OK, I understand that the State of New York has some interesting perspectives on how and when sales tax becomes applicable within their jurisdiction. I bought something online, it’s shipping from New York to California, and they are charging and collecting New York sales tax instead of California sales tax.
I also understand that New York is under the impression that sales tax is due on interstate transactions when the seller or buyer is located within New York or is otherwise subject to New York’s jurisdiction.
But what happens when that company also has a nexus in another jurisdiction, like say California, who also has very similar laws and regulations pertaining to jurisdictional collection? Shouldn’t the company be collecting sales tax on behalf of the jurisdiction where the actual “use” of the product occurs, which in this case would be California?
I think that, right now, you are required by law to pay California use tax on it, so you’re already in that unfortunate situation you are worried about. This page certainly claims that you are.
Are there any test cases winding their way through the courts to get the SCOTUS to smack this down via the Commerce clause, or do any lawyers want to come explain why it’s likely to withstand such a challenge? Presumably New York thinks that it will get away with it, right?
IANAL; I am not a tax expert; it has been several years since I worked in interstate sales.
That said, when did New York change its rules?
The rule under which we operated for over 20 years, (in a company that had missed a few reported taxes and then spent over a decade with auditors from most states hanging over our every sale), was that tax is paid in the taxing entity into which an item is shipped.
If the tax is paid by the buyer (collected by the seller) as part of the sale, it is sales tax, and if the arrangement is that the buyer will pay the taxing entity directly, it is use tax.
When I have seen situations such as you have described, it has always, (in my not unlimited experience), been a matter of the seller using some hasty tax calculation that assumes that they only have to collect/report their own state’s tax, completely oblivious to the actual laws.
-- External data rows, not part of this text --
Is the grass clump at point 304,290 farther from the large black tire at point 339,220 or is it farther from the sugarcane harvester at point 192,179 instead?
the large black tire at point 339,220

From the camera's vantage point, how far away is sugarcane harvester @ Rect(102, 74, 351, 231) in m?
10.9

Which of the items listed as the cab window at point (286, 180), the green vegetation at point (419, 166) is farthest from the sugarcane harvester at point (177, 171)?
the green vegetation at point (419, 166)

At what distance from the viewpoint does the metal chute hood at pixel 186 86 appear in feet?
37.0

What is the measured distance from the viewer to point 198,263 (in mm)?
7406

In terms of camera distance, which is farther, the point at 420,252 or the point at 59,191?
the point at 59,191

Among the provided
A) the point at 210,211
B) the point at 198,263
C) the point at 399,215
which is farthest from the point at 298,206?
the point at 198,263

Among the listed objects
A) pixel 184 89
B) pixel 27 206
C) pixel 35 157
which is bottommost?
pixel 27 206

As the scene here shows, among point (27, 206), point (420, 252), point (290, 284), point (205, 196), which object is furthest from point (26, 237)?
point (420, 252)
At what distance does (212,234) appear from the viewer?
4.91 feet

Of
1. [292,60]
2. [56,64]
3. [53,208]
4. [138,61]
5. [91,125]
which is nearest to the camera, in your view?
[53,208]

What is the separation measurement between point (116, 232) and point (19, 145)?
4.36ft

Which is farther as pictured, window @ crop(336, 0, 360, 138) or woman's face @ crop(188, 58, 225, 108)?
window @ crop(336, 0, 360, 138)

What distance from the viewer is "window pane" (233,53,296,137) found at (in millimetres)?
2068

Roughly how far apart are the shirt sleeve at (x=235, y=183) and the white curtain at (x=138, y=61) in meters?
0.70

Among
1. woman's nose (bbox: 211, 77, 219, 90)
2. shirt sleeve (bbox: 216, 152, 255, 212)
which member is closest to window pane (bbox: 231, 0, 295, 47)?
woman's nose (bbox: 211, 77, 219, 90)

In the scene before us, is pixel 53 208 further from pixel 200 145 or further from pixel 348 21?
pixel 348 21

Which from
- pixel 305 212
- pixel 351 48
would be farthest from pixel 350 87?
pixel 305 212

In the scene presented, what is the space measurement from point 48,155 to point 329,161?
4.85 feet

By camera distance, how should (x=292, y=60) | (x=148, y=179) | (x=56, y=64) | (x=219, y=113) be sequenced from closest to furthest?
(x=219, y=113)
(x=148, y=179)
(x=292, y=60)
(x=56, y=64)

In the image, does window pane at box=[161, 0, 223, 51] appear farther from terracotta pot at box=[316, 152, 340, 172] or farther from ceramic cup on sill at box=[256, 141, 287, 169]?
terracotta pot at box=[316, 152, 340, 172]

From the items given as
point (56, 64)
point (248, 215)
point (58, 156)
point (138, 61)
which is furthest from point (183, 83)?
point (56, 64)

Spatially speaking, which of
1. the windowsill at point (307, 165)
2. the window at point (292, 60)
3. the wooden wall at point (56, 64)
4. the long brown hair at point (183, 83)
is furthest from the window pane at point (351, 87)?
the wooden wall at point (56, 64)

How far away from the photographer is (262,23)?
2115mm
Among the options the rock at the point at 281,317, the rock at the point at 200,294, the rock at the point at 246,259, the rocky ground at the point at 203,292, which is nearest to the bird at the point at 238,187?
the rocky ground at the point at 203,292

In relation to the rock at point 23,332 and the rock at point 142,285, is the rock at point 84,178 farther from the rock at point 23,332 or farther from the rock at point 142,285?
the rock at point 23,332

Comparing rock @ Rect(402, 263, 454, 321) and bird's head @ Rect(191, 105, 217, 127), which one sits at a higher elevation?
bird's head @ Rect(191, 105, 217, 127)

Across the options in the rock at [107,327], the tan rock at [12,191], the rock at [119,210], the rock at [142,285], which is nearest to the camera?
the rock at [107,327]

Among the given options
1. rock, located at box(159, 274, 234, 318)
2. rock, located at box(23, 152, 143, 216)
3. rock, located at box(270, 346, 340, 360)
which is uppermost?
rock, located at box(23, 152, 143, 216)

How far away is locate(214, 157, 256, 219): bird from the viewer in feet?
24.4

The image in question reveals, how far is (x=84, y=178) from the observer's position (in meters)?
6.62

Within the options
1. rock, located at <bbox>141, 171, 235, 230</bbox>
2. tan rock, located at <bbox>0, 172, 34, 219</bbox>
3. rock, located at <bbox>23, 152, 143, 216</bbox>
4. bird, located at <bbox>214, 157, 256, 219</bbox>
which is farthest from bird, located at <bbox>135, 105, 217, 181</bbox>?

In the situation you describe, I would guess that the seller is just doing it wrong and that California should legitimately attempt to grab their tax. If the sale is complete, I would think that you could apply to the state of New York, (and any municipalities involved), for a refund–which will eventually be returned to you, sans interest, many months after you need it.
It would be interesting to discover whether New York has actually changed the rules of the game or whether your vendor is simply an ignorant idiot.
Use tax or sales tax, it’s all the same money coming out of my pocket in the end, but the thing is that the company also has a place of business in California. So there is zero doubt in my mind that they should appropriately be collecting California sales tax, and not New York sales tax, which is fine by me since CA needs all the help it can get right now with tax revenues:)
In further discussions with the seller, it appears they are also collecting sales tax on the shipping and handling (for New York), which irritates me since I am not subject to tax on shipping that I am aware of (at least, not California sales or use tax).
In my own personal business experience, I know for certain that in California that Common Carrier Shipping is not a taxable item, however the handling for the order is taxable. This company has separated shipping and handling, so I know I am on the hook for the handling, but certainly not for the shipping.
It really seems to me that these folks are not conducting their business properly, unless they are relying upon some laws that I’m not aware of, but even when I’ve purchased goods from other vendors New York I’ve never seen them collect NY sales tax when they ship to me in CA.